I have heard of the whole karma thing.. and what goes around comes around... and I am definetely living proof of that... but how long do i have to pay for my past mistakes???

With my ex husband is when i made most if not all of my huge mistakes...
I cheated on him, i lied to him, and I hurt him severely...
And for the past 3 years... I feel like I am paying for all of those mistakes.

In my last relationship with my daughters father... I was miserable for most of it... (and for some stupid reason... he was my first real true love-stupid i know)...
He would do so many of the things that I did to my ex husband... like make me beg for sex... I rarely ever wanted to have sex when I was with my ex husband... and so we did once in a while... maybe once a week or a little bit more... and it was to please him... With my daughters father... it was about the same... only it was always me initiating having sex with him... me begging him for it... and then I only got it maybe once a week... if i was lucky...
and that is just one example...

so now i am wondering... if everything that i do... going to come back to haunt me... will i always get my ass kicked by karma? because even till this day... i feel like i still am... I still see things that i did to him (the sneekiness, the lying, the makin excuses for things)...
and i know i was a bitch to my ex-husband... and i regret the way i did him and how much i hurt him... but should i have to pay for the rest of my life for those mistakes??

screwiing it up

Ok.. so my boy finally asked me to be his girl friend... and everything was great... then i dunno what happen with me...
I have become so freaking insecure you wouldnt belive... and i am not really sure why.
Over the weekend my boyfriend left his old phone at my house... and i decided to play with it some... and i ended up reading a lot of his old text messages that he sent his ex's before me and him were official... or hell ever really dating dating... but it still upset me a lil bit. and i know it shouldnt have cuz i had sent similar messages to my ex too... so i told him how i felt and we talked about it and we were good..
well last nite we were sitting there and he was listening to a song on his new phone that he just downloaded... and it was a song that he said messaged his ex that it reminded him of her...
should have i gotten upset? it really hurt me. eventually i told him that it was bothering me (after like 20 min of him asking me what was wrong)... and he said that he liked the song before her.. and it was just something that one part reminded him of her at one time.. but it was still his favorite song regardless...
but ever since then.. i feel like now there is this distance between me and him... and i dunno... i am so in love with him... and yet i am so freaking scared of being hurt, being lied to and being cheated on... my ex sure did a number on me... and i didnt realize it till now...
i am trying to trust him.. and not think the way that i am thinking right now... but its hard...

am i wrong for thinking the way that i am? should i trust him? what should i do?

Thursday, July 10, 2008

UN-INSPIRED

I havent wrote in a while...

I have a crap-load list of things that I have thought about that I could blog about...
but when it comes time to actually sit down and write... my mind is blank...
I have all these wonderful thoughts that go on all day long and sometimes all night long too... in my head... of things that I want to say... but then its like as soon as my fingers touch the keyboard... blank.. nothing.. nada.. zilch.

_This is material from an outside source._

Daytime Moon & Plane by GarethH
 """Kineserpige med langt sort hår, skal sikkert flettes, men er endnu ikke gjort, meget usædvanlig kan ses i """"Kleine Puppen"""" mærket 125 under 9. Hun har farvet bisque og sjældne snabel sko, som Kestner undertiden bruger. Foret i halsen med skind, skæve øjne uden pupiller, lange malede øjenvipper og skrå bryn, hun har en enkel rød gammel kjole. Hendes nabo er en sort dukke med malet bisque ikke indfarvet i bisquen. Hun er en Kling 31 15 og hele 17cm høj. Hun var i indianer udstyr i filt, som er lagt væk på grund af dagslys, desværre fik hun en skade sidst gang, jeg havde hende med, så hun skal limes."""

So I need some inspiration...

Wednesday, July 2, 2008

falling...

i think i am finally letting go. finally falling in love again...
i think i was trying to look for reason not too
i think i was trying to look for any little sign
i think i was trying to have a reason to condem him
i think i was trying to not even give him a chance...
i think my heart has opened up a lil more
i think it was just this past weekend
i think i realized how much i do care
i think i realized how great of a guy he his
i think i realize that he is human and has his flaws
i think i know i can get over some
i ithink i am finally letting go
and i think i am finally falling in love again...

change is good?!

Why is it... that why we get into a relationship we try to get the other person to change their physical appearance? You need to lose weight, gain weight, cut your hair, let it grow, color it this, color it that, get a tan, quit tanning etc...
If I wasnt the way that you wanted me to be when you first met me... then why did you get with me in the first place?
Why as humans do we need to change the one that we are with? Are you less attractive to that person if they dont have the features that you find attractive? Are you reminded of an ex or of someone that you want to be with now but cant?
why does there have to be change?

Tuesday, July 1, 2008

the things lil boys do...

Went to lunch today with my daddy... I love my dad. He's great. He's hilarious. He's a typical grumpy perverted old man!
Today we were talking about our childhoods... and he was telling me about some of the things that he did as a lil kid...
Like making his younger brother piss on an electrical fence for a quarter.... as his bro was peeing, the electrical current went up to his lil dick and shocked the crap out of him... he went flying backwards and landed in the grass some odd feet away... got up... brushed himself off and walked over to my dad and asked for his quarter!
Another time his older brother whom could hold a lot of electricity would grab onto the electrical fence and then have someone grab on to his hand... and they would go down the row... and aparently the harder you hold on the less shock you get... so this is one time you cant be a pussy and barely touch another dude... the whole idea was to see who could hold on the longest... and apparently the one who held on to the fence got the least amount of shock... then one at the end... got the most... (who does stuff like this?)
Or how him and his brothers and his friends would get together and play "war" with sling shots and bebe guns! and then my dad proceeds to show me where he got hit with a bebe on his forehead... (ok the head trama... that explains a lot!! wonder if he was dropped a couple times on his head too?? hhhmm)
Wonder how he would feel if his grandson was out there doing some of the same things he did as a kid?!